The annual rate of consumer price inflation has averaged 3 percent over the first 11 months of this year, according to data released today by Statistics Canada. Without a dramatic drop in December, average full-year inflation will surpass the two-decade high of 2.8 percent recorded in 2003 to become the fastest since Canada adopted inflation targets two decades ago.
“I would say without a shadow of a doubt under more normal times we would have had the Bank of Canada tightening in the second half of this year,” Doug Porter, deputy chief economist at Bank of Montreal’s capital markets unit in Toronto, said in a telephone interview. Porter cited the two-decade high record in a research note today.
The Ottawa-based central bank has kept its key policy interest rate unchanged at 1 percent for 15 months, citing Europe’s deepening debt crisis and a weak U.S. recovery, even as energy costs have kept consumer price increases above its 2 percent target. Carney, who has said he has “flexibility” in how soon inflation returns to target, predicts the pace of price gains will slow to 1 percent by the middle of next year.
“The outlook for the Canadian economy has weakened since July,” the Bank said in its October monetary policy report, citing “the significantly less favorable external environment” and projecting economic momentum “to remain modest through the middle of next year.”
Investors have increased bets the bank’s forecast will be accurate. Canada’s 30-year break even rate, a gauge of inflation expectations, has declined to 2.01 percent from 2.26 percent at the end of October.
Higher prices may have added to the economy’s woes by slowing consumer spending, Porter said. Hourly wage growth has averaged 2 percent this year, according to Statistics Canada data, one percentage point less than price increases, meaning real wages have fallen. Personal expenditures grew by 1.9 percent in the third quarter from a year earlier, the slowest pace since 2009.
Much of the pick-up in Canada’s inflation rate has reflected higher global oil prices, food costs and increases in provincial sales taxes, items which are excluded from the bank’s so-called core rate of inflation. While the increase in the core rate has averaged 1.7 percent this year, the same pace as last year, it has been above 2 percent for the past three months.

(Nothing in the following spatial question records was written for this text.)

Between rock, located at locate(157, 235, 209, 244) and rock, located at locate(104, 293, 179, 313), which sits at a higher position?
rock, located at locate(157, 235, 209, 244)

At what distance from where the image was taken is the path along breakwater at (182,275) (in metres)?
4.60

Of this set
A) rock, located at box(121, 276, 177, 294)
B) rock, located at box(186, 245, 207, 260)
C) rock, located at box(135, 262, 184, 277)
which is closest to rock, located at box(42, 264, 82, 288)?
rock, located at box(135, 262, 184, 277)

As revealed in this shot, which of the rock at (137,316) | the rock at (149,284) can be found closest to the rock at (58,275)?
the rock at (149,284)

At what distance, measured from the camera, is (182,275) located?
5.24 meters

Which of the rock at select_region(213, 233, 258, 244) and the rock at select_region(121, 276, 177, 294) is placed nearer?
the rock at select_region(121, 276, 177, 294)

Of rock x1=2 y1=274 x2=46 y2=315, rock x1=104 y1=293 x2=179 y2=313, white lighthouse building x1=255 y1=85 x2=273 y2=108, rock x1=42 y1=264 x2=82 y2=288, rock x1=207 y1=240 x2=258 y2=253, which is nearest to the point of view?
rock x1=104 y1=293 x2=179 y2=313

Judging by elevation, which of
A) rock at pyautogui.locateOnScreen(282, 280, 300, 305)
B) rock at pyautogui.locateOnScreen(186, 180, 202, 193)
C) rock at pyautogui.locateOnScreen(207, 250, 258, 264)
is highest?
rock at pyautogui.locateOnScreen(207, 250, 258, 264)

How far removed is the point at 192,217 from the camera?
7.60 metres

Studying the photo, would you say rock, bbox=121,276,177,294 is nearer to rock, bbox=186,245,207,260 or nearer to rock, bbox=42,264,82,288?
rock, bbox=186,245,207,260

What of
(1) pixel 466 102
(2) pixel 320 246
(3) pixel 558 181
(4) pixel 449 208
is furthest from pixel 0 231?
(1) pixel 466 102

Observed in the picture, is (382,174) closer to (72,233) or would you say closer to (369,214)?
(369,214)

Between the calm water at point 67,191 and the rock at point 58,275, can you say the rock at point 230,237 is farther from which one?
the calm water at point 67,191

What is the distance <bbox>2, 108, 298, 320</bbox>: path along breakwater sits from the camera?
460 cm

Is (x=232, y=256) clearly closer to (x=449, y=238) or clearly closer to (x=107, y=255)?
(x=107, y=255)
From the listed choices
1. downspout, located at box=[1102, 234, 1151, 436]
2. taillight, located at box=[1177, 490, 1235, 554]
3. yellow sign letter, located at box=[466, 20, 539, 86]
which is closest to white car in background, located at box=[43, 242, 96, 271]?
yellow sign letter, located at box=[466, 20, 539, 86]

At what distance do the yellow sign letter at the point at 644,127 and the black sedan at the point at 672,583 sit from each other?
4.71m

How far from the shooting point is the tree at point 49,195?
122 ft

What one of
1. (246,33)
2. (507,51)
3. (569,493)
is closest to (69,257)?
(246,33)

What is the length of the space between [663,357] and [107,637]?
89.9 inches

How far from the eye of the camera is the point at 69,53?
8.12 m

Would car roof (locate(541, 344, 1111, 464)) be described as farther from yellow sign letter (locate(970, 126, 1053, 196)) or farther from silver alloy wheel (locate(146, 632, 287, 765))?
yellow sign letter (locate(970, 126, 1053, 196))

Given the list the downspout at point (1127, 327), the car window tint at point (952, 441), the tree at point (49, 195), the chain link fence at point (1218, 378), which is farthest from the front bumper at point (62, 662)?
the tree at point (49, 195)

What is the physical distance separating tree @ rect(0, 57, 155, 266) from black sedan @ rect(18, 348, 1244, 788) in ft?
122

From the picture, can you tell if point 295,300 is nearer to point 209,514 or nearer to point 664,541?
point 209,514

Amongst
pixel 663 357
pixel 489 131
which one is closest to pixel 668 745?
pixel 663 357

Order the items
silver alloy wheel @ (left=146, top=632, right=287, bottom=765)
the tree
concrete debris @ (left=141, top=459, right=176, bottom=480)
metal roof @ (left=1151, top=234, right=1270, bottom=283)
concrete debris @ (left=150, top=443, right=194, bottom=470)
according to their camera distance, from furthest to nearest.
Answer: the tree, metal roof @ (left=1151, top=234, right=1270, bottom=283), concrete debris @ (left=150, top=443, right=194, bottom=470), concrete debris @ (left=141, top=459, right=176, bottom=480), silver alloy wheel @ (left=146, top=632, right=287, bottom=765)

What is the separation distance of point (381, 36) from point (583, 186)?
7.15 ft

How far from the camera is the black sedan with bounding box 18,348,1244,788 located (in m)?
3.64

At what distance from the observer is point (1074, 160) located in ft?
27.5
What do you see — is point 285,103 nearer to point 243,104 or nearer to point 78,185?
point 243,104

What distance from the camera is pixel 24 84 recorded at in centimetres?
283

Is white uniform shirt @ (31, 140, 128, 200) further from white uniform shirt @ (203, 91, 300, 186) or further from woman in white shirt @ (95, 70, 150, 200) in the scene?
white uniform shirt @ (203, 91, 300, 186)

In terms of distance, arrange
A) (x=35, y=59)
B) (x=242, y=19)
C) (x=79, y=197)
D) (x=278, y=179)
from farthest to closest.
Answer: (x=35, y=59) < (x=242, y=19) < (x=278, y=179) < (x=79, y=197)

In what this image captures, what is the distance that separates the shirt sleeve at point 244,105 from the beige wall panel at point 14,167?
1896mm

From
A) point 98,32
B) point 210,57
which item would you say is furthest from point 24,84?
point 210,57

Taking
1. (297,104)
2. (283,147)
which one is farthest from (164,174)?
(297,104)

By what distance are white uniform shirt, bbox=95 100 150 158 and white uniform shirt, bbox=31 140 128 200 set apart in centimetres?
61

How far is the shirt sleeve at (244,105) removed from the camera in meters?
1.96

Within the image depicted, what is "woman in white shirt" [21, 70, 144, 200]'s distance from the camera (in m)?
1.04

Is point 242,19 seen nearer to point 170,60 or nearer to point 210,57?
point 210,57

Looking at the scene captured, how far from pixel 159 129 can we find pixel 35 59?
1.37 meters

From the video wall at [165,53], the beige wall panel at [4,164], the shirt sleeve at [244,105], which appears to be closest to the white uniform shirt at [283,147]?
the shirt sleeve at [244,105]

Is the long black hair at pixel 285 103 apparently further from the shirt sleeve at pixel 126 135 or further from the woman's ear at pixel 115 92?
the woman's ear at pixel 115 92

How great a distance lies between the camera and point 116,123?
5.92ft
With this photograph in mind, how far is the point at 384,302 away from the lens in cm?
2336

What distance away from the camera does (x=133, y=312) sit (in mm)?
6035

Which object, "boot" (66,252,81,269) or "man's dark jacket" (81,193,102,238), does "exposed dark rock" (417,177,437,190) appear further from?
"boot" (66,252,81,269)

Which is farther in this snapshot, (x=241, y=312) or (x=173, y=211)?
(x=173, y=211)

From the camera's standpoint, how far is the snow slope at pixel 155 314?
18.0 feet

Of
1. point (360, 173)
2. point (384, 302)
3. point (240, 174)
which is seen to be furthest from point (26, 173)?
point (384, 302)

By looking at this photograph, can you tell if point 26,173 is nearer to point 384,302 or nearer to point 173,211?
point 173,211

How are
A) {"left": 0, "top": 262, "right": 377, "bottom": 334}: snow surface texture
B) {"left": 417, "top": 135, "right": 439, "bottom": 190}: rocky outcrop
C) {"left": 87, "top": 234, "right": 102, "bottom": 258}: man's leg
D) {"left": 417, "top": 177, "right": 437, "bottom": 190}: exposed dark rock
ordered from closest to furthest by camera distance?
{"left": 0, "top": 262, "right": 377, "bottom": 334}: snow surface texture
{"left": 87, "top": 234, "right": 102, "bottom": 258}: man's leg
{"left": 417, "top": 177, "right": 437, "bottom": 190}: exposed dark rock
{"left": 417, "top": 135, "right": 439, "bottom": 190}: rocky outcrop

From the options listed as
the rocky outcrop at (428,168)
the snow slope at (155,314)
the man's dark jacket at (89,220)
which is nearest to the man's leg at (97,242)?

The two-decade record “does come with a bit of an asterisk because sales taxes played a big role,” Porter said.
Sales Tax Increases
The Bank of Canada estimated last year that sales tax increases in Ontario, British Columbia and Nova Scotia boosted inflation by 0.7 percentage points from July 2010 to June 2011.
The average annual increase for gasoline this year has been 20.1 percent, more than double the pace over 2010, according to Statistics Canada data. Food price increases have averaged 3.7 percent this year, compared with 1.4 percent in 2010.

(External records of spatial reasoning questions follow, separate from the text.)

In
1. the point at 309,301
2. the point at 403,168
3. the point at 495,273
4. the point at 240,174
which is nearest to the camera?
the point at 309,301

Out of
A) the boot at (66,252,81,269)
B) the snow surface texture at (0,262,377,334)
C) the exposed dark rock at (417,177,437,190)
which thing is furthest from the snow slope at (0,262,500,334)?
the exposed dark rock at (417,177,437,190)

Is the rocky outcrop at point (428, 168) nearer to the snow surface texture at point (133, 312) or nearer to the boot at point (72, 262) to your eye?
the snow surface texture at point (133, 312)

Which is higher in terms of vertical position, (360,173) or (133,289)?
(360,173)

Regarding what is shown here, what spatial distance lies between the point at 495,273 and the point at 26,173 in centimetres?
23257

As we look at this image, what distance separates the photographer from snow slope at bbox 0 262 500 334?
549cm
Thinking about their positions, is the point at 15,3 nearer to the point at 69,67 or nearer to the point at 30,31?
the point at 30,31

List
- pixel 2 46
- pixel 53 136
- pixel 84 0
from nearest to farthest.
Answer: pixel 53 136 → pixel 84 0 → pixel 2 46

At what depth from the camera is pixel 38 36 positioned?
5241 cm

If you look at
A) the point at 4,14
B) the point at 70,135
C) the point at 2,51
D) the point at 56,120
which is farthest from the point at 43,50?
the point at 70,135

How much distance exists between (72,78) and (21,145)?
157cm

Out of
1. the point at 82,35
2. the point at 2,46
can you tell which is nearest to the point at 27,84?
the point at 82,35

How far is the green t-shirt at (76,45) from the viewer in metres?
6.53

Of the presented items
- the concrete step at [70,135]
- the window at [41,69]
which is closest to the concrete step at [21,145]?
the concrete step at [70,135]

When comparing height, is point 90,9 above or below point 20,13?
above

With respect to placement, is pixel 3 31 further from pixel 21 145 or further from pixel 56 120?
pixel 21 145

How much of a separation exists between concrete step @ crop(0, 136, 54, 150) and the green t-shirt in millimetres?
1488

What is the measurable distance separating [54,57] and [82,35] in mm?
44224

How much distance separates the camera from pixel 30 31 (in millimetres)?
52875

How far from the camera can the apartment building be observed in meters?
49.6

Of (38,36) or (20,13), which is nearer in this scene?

While the weak global outlook has economists forecasting that Carney won’t raise borrowing costs in 2012, potential inflationary pressures will probably keep him from lowering the benchmark rate, even if the global outlook worsens and other central banks choose to ease policy, said Matthieu Arseneau, an economist at National Bank Financial Inc. in Montreal.

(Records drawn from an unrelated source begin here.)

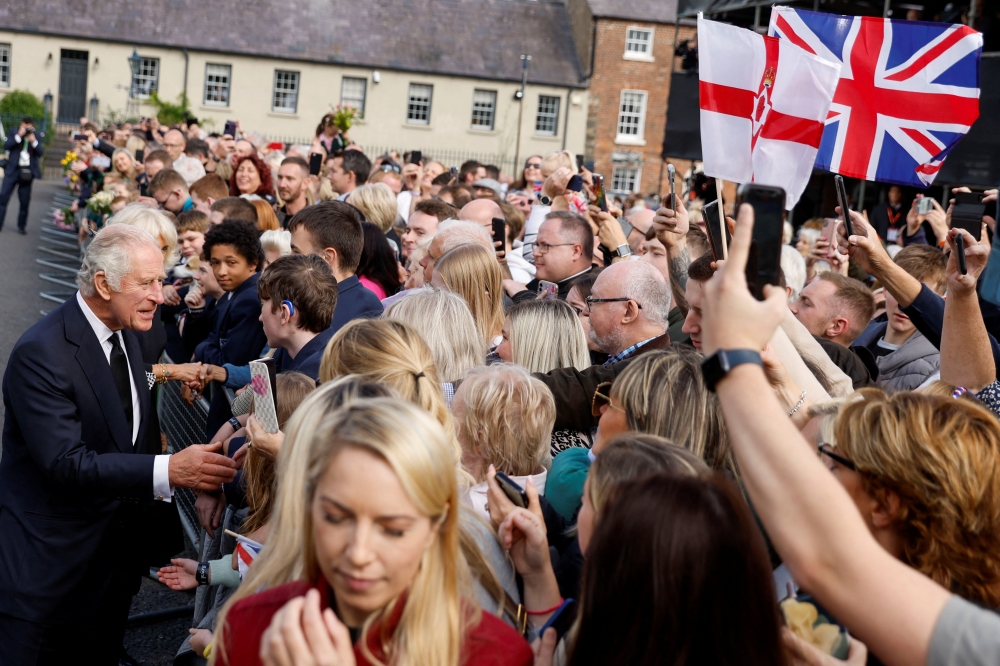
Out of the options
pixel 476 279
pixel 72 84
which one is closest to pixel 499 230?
pixel 476 279

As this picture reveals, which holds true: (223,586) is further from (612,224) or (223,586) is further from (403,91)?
(403,91)

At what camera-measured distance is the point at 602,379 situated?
4.01 m

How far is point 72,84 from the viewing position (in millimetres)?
39375

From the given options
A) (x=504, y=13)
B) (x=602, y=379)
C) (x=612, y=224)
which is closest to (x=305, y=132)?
(x=504, y=13)

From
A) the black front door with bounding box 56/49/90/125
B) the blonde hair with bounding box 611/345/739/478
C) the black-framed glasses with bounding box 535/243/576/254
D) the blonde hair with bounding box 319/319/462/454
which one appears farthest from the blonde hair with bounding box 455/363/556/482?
the black front door with bounding box 56/49/90/125

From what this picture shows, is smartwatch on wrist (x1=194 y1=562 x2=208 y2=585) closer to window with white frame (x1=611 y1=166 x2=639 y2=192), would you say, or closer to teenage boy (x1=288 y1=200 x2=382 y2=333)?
teenage boy (x1=288 y1=200 x2=382 y2=333)

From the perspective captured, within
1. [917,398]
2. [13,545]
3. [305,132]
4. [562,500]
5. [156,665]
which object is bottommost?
[156,665]

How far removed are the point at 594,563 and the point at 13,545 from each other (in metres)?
2.74

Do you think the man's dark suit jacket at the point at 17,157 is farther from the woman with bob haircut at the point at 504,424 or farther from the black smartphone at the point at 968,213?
the black smartphone at the point at 968,213

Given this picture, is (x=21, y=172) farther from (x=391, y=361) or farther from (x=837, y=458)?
(x=837, y=458)

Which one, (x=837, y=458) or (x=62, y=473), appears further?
(x=62, y=473)

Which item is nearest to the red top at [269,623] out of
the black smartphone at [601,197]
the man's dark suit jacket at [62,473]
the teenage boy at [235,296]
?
the man's dark suit jacket at [62,473]

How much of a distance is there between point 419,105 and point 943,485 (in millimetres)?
41452

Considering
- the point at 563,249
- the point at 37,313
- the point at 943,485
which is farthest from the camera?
the point at 37,313
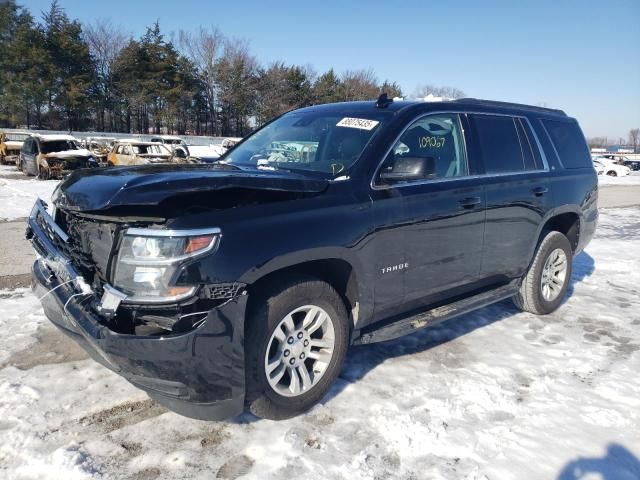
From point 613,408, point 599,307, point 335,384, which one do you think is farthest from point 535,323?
point 335,384

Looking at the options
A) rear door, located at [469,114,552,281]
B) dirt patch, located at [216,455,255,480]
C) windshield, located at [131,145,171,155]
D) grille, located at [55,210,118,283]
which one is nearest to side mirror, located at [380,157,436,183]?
rear door, located at [469,114,552,281]

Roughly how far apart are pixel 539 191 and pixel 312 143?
7.43ft

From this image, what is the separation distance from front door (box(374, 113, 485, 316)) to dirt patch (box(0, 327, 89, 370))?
8.24 feet

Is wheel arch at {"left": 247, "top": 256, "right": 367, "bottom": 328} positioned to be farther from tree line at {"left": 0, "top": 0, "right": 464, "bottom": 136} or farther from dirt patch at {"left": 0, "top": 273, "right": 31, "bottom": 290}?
tree line at {"left": 0, "top": 0, "right": 464, "bottom": 136}

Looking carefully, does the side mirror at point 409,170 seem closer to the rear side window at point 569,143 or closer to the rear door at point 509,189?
the rear door at point 509,189

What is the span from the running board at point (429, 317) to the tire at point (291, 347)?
25cm

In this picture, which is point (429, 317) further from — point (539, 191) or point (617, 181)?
point (617, 181)

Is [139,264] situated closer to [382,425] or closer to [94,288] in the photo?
[94,288]

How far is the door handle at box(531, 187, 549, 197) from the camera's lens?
15.0ft

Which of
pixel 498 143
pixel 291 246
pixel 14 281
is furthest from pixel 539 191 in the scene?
pixel 14 281

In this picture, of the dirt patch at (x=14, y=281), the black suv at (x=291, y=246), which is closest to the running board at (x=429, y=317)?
the black suv at (x=291, y=246)

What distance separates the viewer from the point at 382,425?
303cm

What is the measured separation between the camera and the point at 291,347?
117 inches

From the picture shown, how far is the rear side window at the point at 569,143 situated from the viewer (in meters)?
5.07
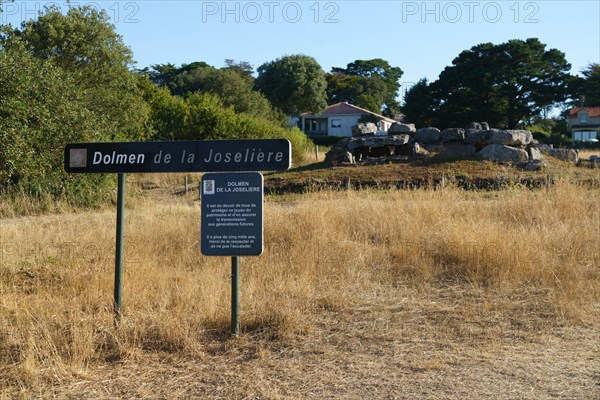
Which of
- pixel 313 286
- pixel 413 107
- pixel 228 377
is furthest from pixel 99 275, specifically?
pixel 413 107

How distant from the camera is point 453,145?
2348cm

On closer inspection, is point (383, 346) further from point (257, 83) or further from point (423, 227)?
point (257, 83)

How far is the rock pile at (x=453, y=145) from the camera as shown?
22.0 metres

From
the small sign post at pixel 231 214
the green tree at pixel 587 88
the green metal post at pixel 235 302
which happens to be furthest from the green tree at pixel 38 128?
the green tree at pixel 587 88

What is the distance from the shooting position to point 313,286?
6.40 meters

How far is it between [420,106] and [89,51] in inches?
1332

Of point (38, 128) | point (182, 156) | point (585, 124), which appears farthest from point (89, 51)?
point (585, 124)

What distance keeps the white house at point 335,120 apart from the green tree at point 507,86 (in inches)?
565

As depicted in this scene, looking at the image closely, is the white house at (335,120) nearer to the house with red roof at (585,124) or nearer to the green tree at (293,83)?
the green tree at (293,83)

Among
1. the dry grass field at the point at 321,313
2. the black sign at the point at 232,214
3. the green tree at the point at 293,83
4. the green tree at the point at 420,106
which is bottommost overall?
the dry grass field at the point at 321,313

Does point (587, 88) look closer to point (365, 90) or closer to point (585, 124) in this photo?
point (585, 124)

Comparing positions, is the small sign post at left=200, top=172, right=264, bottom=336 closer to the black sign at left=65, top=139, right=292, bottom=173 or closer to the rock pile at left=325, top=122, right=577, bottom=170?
the black sign at left=65, top=139, right=292, bottom=173

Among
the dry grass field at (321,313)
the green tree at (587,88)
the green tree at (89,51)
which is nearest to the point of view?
the dry grass field at (321,313)

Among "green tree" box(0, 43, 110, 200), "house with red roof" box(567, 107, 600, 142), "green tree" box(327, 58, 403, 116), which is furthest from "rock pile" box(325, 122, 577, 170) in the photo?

“They will stay on the sidelines for the foreseeable future,” Arseneau said in a telephone interview.
Canadians aren’t alone in coping with cost increases this year. Inflation in the U.S. has averaged 3.2 percent this year, double the 1.6 percent average increase in 2010, and down from 3.8 percent in 2008.
Statistics Canada today said the country’s annual inflation rate was unchanged at 2.9 percent in November, as rising food and automobile prices offset a drop in gasoline prices. On a monthly basis, consumer price increases eased in November, growing at a 0.1 percent pace compared with a 0.2 percent pace in October.
The central bank “can seek a little more comfort in this inflation report,” said Derek Holt, Scotia Capital’s vice president of economics in Toronto, adding the central bank’s outlook for a sharp decline in inflation seems “aggressive”.
“We’re going to need a series of reports like this” before the Bank of Canada’s outlook “comes to fruition,” Holt said.